▶ _Quoted passage_
* begin *

Re: [PATCH v2 0/5] perf: KVM: Enable callchains for guests

From: Tianyi Liu
Date: Fri Oct 20 2023 - 05:24:44 EST


Hi Mark,

On Fri, 13 Oct 2023 15:01:22 +0100, Mark Rutland wrote:
> > > > The event processing flow is as follows (shown as backtrace):
> > > > #0 kvm_arch_vcpu_get_frame_pointer / kvm_arch_vcpu_read_virt (per arch)
> > > > #1 kvm_guest_get_frame_pointer / kvm_guest_read_virt
> > > > <callback function pointers in `struct perf_guest_info_callbacks`>
> > > > #2 perf_guest_get_frame_pointer / perf_guest_read_virt
> > > > #3 perf_callchain_guest
> > > > #4 get_perf_callchain
> > > > #5 perf_callchain
> > > >
> > > > Between #0 and #1 is the interface between KVM and the arch-specific
> > > > impl, while between #1 and #2 is the interface between Perf and KVM.
> > > > The 1st patch implements #0. The 2nd patch extends interfaces between #1
> > > > and #2, while the 3rd patch implements #1. The 4th patch implements #3
> > > > and modifies #4 #5. The last patch is for userspace utils.
> > > >
> > > > Since arm64 hasn't provided some foundational infrastructure (interface
> > > > for reading from a virtual address of guest), the arm64 implementation
> > > > is stubbed for now because it's a bit complex, and will be implemented
> > > > later.
> > >
> > > I hope you realise that such an "interface" would be, by definition,
> > > fragile and very likely to break in a subtle way. The only existing
> > > case where we walk the guest's page tables is for NV, and even that is
> > > extremely fragile.
> >
> > For walking the guest's page tables, yes, there're only very few
> > use cases. Most of them are used in nested virtualization and XEN.
>
> The key point isn't the lack of use cases; the key point is that *this is
> fragile*.
>
> Consider that walking guest page tables is only safe because:
>
> (a) The walks happen in the guest-physical / intermiediate-physical address
> space of the guest, and so are not themselves subject to translation via
> the guest's page tables.
>
> (b) Special traps were added to the architecture (e.g. for TLB invalidation)
> which allow the host to avoid race conditions when the guest modifies page
> tables.
>
> For unwind we'd have to walk structures in the guest's virtual address space,
> which can change under our feet at any time the guest is running, and handling
> that requires much more care.
>
> I think this needs a stronger justification, and an explanation of how you
> handle such races.

* end *

▶ _Required work_
a – Reproduce, word for word, the part of the patch-series reply that opens with the words containing "From: Tianyi Liu" and closes with "kvm_arch_vcpu_read_virt (per arch)".
b – For each statement, answer yes or no to whether it agrees with the patch-series reply, and quote the exact words of the reply that decide it. (i) The 1st patch implements #0. (ii) The arm64 implementation is finished in this series. (iii) The only existing case of walking the guest's page tables is for NV.

▶ _Source excerpt_
* begin *

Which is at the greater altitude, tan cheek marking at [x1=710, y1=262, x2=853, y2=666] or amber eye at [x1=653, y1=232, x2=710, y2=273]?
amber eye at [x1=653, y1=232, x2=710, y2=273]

* end *

▶ _Expected answers_
a –
From: Tianyi Liu
Date: Fri Oct 20 2023 - 05:24:44 EST


Hi Mark,

On Fri, 13 Oct 2023 15:01:22 +0100, Mark Rutland wrote:
> > > > The event processing flow is as follows (shown as backtrace):
> > > > #0 kvm_arch_vcpu_get_frame_pointer / kvm_arch_vcpu_read_virt (per arch)

b –
(i) Yes: "The 1st patch implements #0."
(ii) No: "is stubbed for now because it's a bit complex"
(iii) Yes: "case where we walk the guest's page tables is for NV"